◆ Task prompt
Repeat all the records exactly, omitting pictures.

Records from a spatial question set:

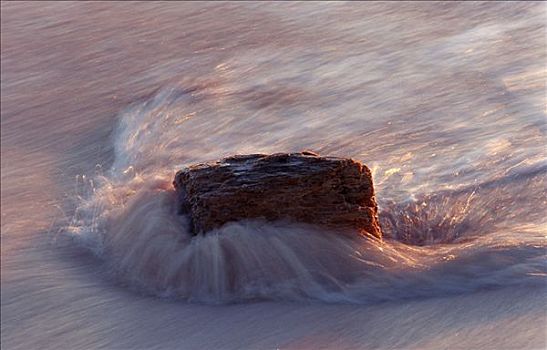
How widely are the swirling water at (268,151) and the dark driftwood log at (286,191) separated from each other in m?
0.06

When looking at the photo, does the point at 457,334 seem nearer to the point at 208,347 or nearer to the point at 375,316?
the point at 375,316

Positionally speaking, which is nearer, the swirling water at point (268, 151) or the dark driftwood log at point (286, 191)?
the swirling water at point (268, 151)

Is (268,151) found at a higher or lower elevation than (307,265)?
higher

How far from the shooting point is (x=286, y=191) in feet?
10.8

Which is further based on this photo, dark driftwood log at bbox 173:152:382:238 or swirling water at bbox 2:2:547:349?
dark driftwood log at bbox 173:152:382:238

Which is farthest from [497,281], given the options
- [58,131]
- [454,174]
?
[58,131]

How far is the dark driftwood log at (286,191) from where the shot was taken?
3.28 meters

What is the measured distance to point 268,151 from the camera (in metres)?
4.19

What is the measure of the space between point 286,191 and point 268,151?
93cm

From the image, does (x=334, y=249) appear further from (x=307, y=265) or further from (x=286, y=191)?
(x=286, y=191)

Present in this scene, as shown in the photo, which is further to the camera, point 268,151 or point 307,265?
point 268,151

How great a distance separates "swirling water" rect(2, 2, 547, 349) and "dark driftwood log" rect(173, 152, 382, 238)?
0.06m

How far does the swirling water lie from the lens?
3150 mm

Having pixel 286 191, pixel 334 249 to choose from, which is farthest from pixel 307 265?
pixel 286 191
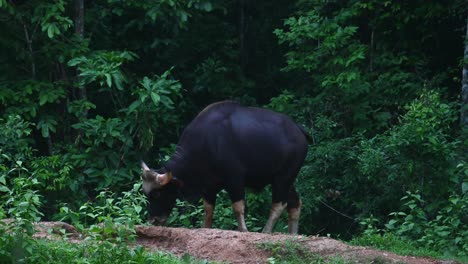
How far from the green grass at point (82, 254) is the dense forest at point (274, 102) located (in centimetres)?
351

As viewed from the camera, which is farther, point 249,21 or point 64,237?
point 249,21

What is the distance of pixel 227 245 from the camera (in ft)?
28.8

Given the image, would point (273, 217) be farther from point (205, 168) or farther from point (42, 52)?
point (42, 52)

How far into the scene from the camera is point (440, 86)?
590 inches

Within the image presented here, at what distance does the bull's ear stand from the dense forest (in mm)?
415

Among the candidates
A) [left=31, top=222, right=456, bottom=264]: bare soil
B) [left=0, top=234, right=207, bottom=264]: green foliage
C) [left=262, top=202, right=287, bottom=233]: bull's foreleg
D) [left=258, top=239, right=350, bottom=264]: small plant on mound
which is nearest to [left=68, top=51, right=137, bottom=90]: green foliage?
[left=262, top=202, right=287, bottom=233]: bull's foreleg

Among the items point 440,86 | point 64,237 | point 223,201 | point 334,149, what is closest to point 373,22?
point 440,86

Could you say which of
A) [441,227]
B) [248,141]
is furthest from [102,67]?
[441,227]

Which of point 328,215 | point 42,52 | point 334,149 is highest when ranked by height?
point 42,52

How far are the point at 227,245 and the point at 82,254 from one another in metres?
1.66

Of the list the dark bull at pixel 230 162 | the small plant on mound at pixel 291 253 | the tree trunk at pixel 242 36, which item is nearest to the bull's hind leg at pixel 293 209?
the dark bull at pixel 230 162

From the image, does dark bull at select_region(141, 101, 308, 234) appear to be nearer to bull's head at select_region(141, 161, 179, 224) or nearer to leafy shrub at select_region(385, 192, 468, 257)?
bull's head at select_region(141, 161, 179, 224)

◆ Task output
How widely are the swirling water at (268,151) and the dark driftwood log at (286,191) separated from each other in m?
0.06

When looking at the photo, does the point at 457,334 seem nearer to the point at 208,347 or nearer to the point at 375,316?
the point at 375,316

Positionally speaking, which is nearer, the swirling water at point (268, 151) or the dark driftwood log at point (286, 191)?
the swirling water at point (268, 151)

Is (268,151) found at a higher or lower elevation than (307,265)?
higher

How far from the shooting point is (x=286, y=191) in feet?
10.8

Which is further based on this photo, dark driftwood log at bbox 173:152:382:238 or swirling water at bbox 2:2:547:349?
dark driftwood log at bbox 173:152:382:238

Which is farthest from [497,281], given the options
- [58,131]
- [454,174]
?
[58,131]

How far is the dark driftwood log at (286,191) from where the shot was taken?
3.28 meters

What is the measured distance to point 268,151 from the camera (in metres)?
4.19

What is the measure of the space between point 286,191 and point 268,151?
93cm

From the image, does (x=334, y=249) appear further from (x=307, y=265) or further from (x=286, y=191)?
(x=286, y=191)

Present in this scene, as shown in the photo, which is further to the camera, point 268,151 or point 307,265?
point 268,151

How great a distance separates "swirling water" rect(2, 2, 547, 349) and "dark driftwood log" rect(173, 152, 382, 238)?
0.06m

How far does the swirling water lie from the lens?
3150 mm

Having pixel 286 191, pixel 334 249 to choose from, which is farthest from pixel 307 265?
pixel 286 191
How far from the green grass at point (82, 254) is the dense forest at point (274, 102) located (in centimetres)?
351

As viewed from the camera, which is farther, point 249,21 or point 64,237?
point 249,21

What is the distance of pixel 227 245 from the camera (in ft)?
28.8

Given the image, would point (273, 217) be farther from point (205, 168) or farther from point (42, 52)?
point (42, 52)

How far into the scene from the camera is point (440, 86)?
590 inches

Within the image presented here, at what distance does the bull's ear stand from the dense forest (in mm)?
415

Among the candidates
A) [left=31, top=222, right=456, bottom=264]: bare soil
B) [left=0, top=234, right=207, bottom=264]: green foliage
C) [left=262, top=202, right=287, bottom=233]: bull's foreleg
D) [left=258, top=239, right=350, bottom=264]: small plant on mound
which is nearest to [left=68, top=51, right=137, bottom=90]: green foliage?
[left=262, top=202, right=287, bottom=233]: bull's foreleg

Among the items point 440,86 | point 64,237 | point 223,201 | point 334,149, what is closest to point 373,22?
point 440,86

Could you say which of
A) [441,227]
B) [248,141]
is furthest from [102,67]?
[441,227]

Which of point 328,215 | point 42,52 | point 334,149 is highest when ranked by height?
point 42,52

How far are the point at 227,245 and the point at 82,254 from one another in metres?
1.66

Of the list the dark bull at pixel 230 162 | the small plant on mound at pixel 291 253 | the tree trunk at pixel 242 36, which item is nearest to the bull's hind leg at pixel 293 209?
the dark bull at pixel 230 162

From the image, does dark bull at select_region(141, 101, 308, 234) appear to be nearer to bull's head at select_region(141, 161, 179, 224) or nearer to leafy shrub at select_region(385, 192, 468, 257)?
bull's head at select_region(141, 161, 179, 224)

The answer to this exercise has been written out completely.